An inspiring post today on Vulture by Gavin Palone, beautifully echoing all that we lonely Javerts on the Nikki beat have been saying for ages. He writes:
Part of the reason that Nikki has continued to act in such an uncivil and threatening manner is that her conduct is reinforced by those in Hollywood who, terrified, choose a path of appeasement rather than confront or ignore her. In 2009, she wrote probably the ugliest and most vindictive business article I’ve ever read, when former Universal Pictures chairman Marc Shmuger was fired. In this article, she said such things as, “I hate Shmuger, really detest the putz,” and “Shmuger’s biggest problem was that he thinks he plays well with others when, in fact, he treats people badly and is blind to the fact they hate his guts.” (Ignore the irony.) And how did Shmuger react to this insult-laden screed? In May 2011, he gave the exclusive press release on the formation of his new company to Deadline Hollywood.
The most fascinating element of the Nikki story is that people in this industry fear her and invest power in her. She has no real power: She can’t fire anyone at the studios, and she can’t influence the audience of films or TV. She isn’t a reviewer and most people in the country don’t even know who the hell she is.

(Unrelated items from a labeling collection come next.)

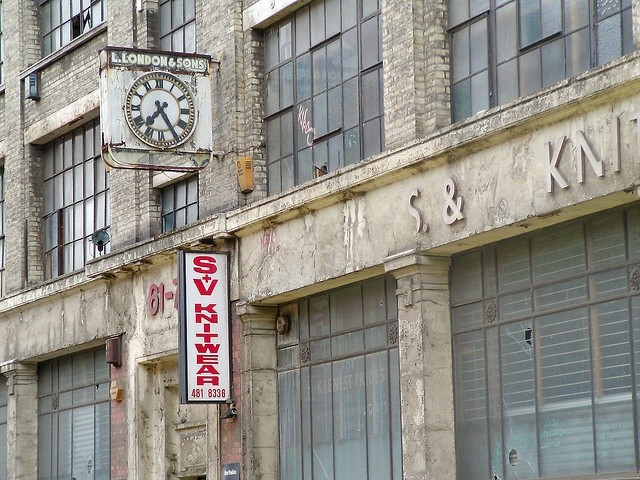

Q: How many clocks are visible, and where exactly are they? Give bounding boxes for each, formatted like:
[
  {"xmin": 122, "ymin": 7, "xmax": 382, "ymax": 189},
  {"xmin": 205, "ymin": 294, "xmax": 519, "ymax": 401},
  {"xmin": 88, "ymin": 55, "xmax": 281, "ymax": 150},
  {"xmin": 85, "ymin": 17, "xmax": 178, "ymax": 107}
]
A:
[{"xmin": 125, "ymin": 71, "xmax": 200, "ymax": 152}]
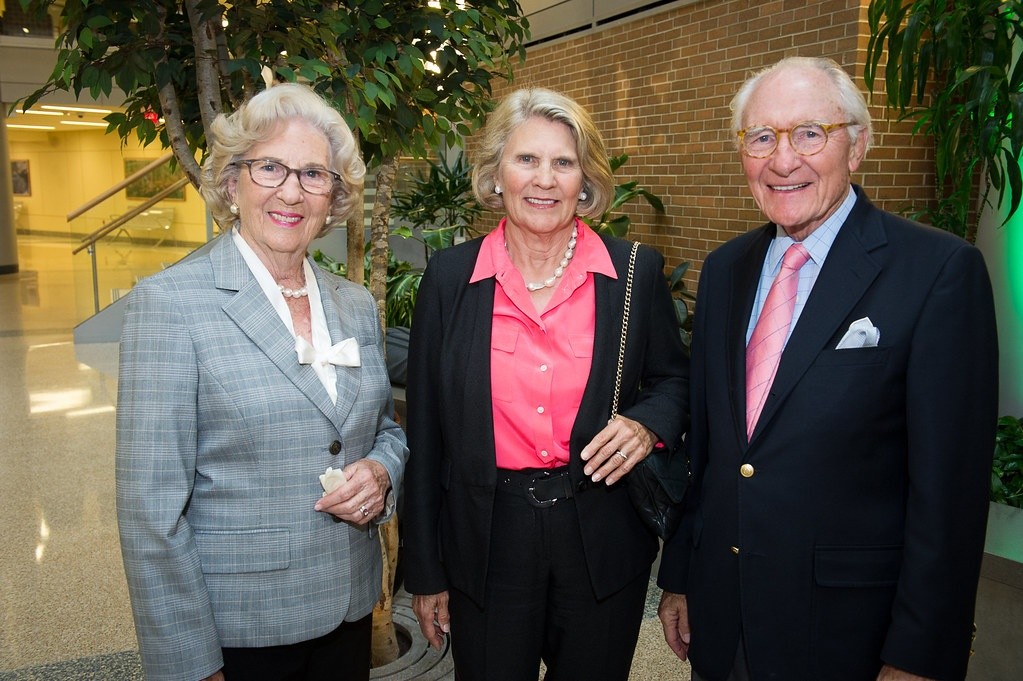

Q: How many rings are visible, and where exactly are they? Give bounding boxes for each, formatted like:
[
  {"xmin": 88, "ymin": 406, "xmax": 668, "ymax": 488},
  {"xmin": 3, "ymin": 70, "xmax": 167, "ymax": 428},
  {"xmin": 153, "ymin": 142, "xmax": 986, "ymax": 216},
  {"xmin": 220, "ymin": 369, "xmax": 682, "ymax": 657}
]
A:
[
  {"xmin": 614, "ymin": 451, "xmax": 629, "ymax": 463},
  {"xmin": 358, "ymin": 505, "xmax": 370, "ymax": 517}
]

Deadline doesn’t have a monopoly on entertainment business news, and it isn’t even the most widely read: According to comScore, Deadline’s June audience of 1,376,000 unique visitors topped The Wrap’s 879,000 and Variety’s 354,000, but The Hollywood Reporter had 4,969,000. (Note: Measurement services like comScore typically report stats that are around 35–40 percent of internal numbers, but the proportional differences between these sites would likely be around the same. And, according to comScore, Vulture’s June audience was 1,092,000.) And when Deadline scoops the other trade news sites on a story, they aggregate it within five minutes, anyway. If she has some reason to think that her threats should be taken seriously, I can’t see it … but since so many people in my industry act like they have a reason to cower from this woman, it makes me wonder if I could be wrong.

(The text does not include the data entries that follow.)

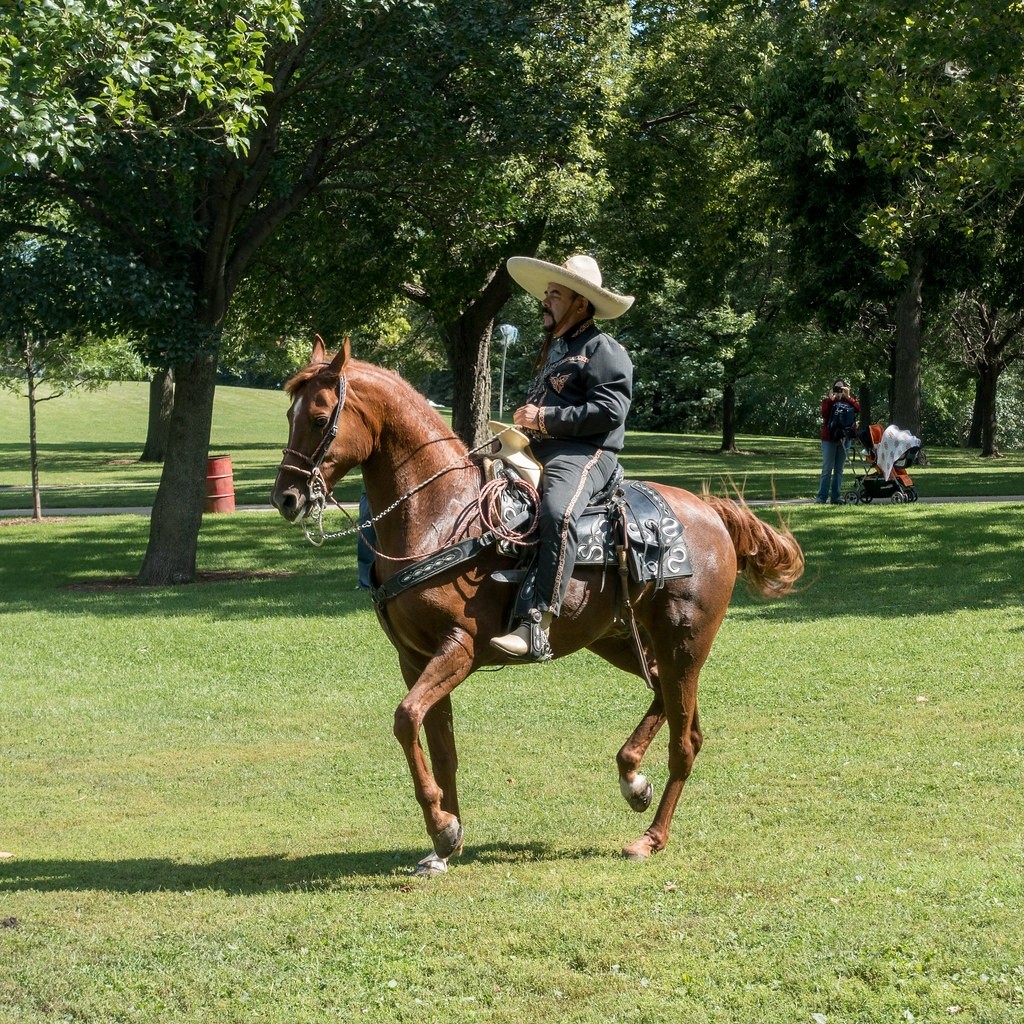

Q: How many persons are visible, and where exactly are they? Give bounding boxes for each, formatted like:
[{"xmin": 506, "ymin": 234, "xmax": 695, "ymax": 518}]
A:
[
  {"xmin": 815, "ymin": 379, "xmax": 861, "ymax": 506},
  {"xmin": 491, "ymin": 255, "xmax": 636, "ymax": 658}
]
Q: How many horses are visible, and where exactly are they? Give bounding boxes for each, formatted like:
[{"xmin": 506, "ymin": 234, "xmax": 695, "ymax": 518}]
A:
[{"xmin": 269, "ymin": 329, "xmax": 822, "ymax": 875}]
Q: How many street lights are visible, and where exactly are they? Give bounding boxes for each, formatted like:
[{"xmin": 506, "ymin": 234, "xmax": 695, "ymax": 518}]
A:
[{"xmin": 497, "ymin": 325, "xmax": 517, "ymax": 419}]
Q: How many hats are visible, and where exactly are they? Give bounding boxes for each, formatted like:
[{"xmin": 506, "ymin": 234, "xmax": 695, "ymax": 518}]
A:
[{"xmin": 506, "ymin": 255, "xmax": 636, "ymax": 320}]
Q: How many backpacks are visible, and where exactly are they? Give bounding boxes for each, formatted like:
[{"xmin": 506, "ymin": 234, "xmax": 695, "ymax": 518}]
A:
[{"xmin": 827, "ymin": 401, "xmax": 856, "ymax": 439}]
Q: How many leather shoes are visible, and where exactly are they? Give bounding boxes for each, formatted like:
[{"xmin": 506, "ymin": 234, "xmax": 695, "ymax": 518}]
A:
[{"xmin": 489, "ymin": 612, "xmax": 553, "ymax": 657}]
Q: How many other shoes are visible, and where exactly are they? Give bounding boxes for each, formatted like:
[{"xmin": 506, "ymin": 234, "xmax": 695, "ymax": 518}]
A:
[{"xmin": 831, "ymin": 500, "xmax": 846, "ymax": 505}]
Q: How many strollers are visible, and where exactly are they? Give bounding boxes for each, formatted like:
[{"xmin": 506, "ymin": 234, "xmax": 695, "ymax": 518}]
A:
[{"xmin": 841, "ymin": 421, "xmax": 927, "ymax": 505}]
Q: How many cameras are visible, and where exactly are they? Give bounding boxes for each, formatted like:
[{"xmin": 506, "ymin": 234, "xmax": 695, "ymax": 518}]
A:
[{"xmin": 833, "ymin": 386, "xmax": 842, "ymax": 393}]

It has been said that the Problem of Evil is the central philosophical dilemma of modern life. W.G. Sebald said that in the 20th Century, no serious person thinks of anything other than Stalin and Hitler.
On a more personal level, the problem that keeps any decent person awake at night is wondering how you would stand up if confronted with the face of evil? Would you hide your neighbors from the Nazis or turn them in? Use your body to shield your loved ones from a bullet? Stand up to bullies taunting a weak child? Tell the lady at the next desk that it was you who ate her tandori chicken wrap out of the office refrigerator and not the guy she’s fuming at?

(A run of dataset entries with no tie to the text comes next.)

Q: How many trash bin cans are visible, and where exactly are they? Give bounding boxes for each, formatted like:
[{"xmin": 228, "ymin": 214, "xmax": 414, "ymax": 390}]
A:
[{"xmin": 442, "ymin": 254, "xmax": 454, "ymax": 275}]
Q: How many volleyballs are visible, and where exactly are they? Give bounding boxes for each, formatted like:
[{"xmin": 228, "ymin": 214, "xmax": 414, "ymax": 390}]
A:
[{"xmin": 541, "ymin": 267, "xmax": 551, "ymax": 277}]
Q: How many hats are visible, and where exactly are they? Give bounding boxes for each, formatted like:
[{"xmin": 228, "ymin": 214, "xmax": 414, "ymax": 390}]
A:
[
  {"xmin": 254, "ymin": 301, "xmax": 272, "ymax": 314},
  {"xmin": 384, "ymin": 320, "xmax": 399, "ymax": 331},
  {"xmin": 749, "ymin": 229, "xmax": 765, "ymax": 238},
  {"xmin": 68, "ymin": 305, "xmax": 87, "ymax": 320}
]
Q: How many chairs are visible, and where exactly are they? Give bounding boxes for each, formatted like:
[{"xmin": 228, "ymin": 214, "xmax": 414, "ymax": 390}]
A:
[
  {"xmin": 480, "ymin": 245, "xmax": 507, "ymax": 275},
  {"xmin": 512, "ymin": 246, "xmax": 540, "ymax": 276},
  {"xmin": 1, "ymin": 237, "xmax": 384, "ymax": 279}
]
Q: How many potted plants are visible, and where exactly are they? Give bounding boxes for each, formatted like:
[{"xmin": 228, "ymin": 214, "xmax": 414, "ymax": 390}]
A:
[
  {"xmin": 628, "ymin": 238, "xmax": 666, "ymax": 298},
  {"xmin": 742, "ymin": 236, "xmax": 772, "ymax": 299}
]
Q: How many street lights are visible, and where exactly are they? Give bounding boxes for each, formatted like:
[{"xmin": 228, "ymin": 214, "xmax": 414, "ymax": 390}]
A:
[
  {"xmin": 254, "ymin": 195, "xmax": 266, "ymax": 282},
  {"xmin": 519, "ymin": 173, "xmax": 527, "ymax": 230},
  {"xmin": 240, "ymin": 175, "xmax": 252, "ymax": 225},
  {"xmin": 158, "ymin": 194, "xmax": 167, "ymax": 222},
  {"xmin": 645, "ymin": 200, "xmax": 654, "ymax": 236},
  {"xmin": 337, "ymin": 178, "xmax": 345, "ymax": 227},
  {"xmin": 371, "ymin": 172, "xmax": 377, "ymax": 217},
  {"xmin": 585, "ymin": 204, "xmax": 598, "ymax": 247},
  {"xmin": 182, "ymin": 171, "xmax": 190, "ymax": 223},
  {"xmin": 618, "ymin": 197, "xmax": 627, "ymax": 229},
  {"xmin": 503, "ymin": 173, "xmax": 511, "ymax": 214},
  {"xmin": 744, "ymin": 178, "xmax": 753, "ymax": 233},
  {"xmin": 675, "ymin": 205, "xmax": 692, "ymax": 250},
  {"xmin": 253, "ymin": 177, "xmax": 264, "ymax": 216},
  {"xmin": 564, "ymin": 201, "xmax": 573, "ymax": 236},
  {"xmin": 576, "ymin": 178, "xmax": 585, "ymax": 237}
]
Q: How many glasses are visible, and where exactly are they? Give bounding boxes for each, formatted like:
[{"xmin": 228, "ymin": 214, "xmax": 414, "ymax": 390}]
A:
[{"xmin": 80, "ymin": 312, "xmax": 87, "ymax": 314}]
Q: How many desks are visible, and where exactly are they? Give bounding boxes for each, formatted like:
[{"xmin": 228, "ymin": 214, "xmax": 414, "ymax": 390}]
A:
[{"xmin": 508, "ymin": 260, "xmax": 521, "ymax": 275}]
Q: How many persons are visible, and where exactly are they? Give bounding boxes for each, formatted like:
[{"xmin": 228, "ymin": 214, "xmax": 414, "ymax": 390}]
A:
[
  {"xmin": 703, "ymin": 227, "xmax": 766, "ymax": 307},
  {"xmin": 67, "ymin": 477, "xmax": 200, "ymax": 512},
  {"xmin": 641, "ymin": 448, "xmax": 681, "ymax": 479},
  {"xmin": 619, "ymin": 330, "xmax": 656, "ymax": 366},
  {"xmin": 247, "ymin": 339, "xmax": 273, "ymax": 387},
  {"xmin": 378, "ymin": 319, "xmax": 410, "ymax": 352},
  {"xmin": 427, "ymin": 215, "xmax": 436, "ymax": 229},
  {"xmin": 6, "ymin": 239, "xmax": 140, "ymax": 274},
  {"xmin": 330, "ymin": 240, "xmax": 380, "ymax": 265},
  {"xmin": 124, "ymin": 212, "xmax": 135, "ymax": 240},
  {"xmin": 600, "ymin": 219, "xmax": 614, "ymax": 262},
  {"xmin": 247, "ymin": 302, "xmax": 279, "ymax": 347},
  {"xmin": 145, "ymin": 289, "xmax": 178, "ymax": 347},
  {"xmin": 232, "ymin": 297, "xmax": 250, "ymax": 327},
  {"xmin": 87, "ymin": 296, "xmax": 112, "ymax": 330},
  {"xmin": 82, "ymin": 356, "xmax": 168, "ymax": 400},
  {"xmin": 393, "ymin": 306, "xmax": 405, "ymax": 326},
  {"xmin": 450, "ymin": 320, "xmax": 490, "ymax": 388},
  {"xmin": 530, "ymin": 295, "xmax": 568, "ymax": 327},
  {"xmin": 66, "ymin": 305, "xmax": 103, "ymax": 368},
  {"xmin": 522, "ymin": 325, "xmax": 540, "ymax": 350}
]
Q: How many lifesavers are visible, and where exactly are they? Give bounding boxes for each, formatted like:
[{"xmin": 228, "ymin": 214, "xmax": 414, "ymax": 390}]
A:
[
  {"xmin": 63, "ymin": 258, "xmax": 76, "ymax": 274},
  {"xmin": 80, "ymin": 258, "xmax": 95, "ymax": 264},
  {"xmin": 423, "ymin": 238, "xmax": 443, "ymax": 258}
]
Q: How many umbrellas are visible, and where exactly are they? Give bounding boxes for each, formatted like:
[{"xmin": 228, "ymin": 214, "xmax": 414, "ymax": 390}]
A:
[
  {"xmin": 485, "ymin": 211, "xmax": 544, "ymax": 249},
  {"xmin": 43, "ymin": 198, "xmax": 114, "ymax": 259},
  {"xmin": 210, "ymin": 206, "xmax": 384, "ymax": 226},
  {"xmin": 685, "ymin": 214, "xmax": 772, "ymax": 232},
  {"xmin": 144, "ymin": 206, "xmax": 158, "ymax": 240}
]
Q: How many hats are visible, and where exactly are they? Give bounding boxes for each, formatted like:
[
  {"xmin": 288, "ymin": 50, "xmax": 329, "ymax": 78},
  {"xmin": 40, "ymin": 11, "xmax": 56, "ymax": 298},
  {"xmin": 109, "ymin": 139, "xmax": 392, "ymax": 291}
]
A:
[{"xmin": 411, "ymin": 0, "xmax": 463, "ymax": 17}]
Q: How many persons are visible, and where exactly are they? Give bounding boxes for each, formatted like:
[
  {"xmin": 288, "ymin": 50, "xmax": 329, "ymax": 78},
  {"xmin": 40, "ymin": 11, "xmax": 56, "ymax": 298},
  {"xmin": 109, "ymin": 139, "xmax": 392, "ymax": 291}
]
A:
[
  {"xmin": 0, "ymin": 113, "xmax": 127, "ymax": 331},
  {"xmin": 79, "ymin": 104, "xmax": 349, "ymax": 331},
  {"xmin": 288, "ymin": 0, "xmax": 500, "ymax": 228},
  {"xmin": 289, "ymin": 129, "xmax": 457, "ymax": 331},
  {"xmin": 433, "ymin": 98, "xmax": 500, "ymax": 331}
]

There are many perks to working in Hollywood - getting to pretend movie stars are your actual friends, free popcorn at movie premieres - but at the top of the list is you never have to worry about any of the dilemmas above! You know the answer, so you can move on and find what sleep there is to be found for the spineless and sniveling.
When confronted with the threat of a senile shut in blogger who might, if you defended your people to her, possibly make fun of you, you said: My assistants are yours to abuse! My underlings are under orders to do your bidding! You, Miss Crazy Spittle-Spewing Shut In, will be the Boswell of my journey through the arts, and none but you will I allow to tell my tale.
But now there are two people working in Hollywood who have the right to look themselves in the mirror again. Let us speak their names: Bret Ellis and Gavin Palone. It is a small army, but a month ago it was merely we sad lonely bloggers laboring against the darkness. And as Mr. Palone points out, once impotence is proven, fearsomeness can crumble very fast.